La ricerca della felicità

“La ricerca della felicità” segna un passo avanti da parte del regista verso un equilibrio stilistico che va incontro a difficoltà sul lato emozionale. Il film fatica a coinvolgere completamente lo spettatore nella vicenda, il trasporto necessario, la creazione di empatia nei confronti del protagonista sono due cose che non trovano costanza durante la visione, rendendoci troppo distaccati per poter comprendere realmente l’agonia e disperazione di Gardner.
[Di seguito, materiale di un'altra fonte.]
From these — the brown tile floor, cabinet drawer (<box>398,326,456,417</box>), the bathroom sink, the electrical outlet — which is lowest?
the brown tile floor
Se si esclude questo non propriamente trascurabile problema si può considerare la pellicola più che riuscita. “La ricerca della felicità” fluttua su due piani distinti ma ben intrecciati dalla sceneggiatura, mostrandoci i bassifondi della città degradati ed inadatti alla vita di una persona nonché modello indiscutibile di annullamento del “sogno americano”.

La ricerca della felicità

A fare da contrasto a ciò troviamo  i grandi palazzi del centro, in cui tutto è propeso verso l’alto, dove sembra albergare la salvezza, ove limpossibile diviene realizzabile anche se spesso questo va a discapito di chi sta in basso. Due opposti che coesistono equamente nel film di Muccino, come accade anche al personaggio interpretato da un grandioso Will Smith, ed infatti vediamo il padre affettuoso, ma pure l’uomo che per conseguire lo scopo sa che deve compiere qualche peccato, perché da nessuna parte insegnano che per inseguire i sogni si resta candidi.

La ricerca della felicità

“La ricerca della felicità” fallisce nel suo probabile obbiettivo primario, quello di emozionare, ma si salva molto bene nella rappresentazione della disgregazione tra fascie sociali abbattutasi negli anni del crack finanziario americano. Un film freddo che si lascia ugualmente vedere, rimane interessante per tutta la sua durata ma regala più sbadigli che sorrisi o lacrime, questo è probabilmente dovuto anche al fatto che lo spettatore extra U.S.A. non potrà mai comprendere appieno la pregnante atmosfera di un’America in rovina, ancora esistente ma da sempre ben nascosta.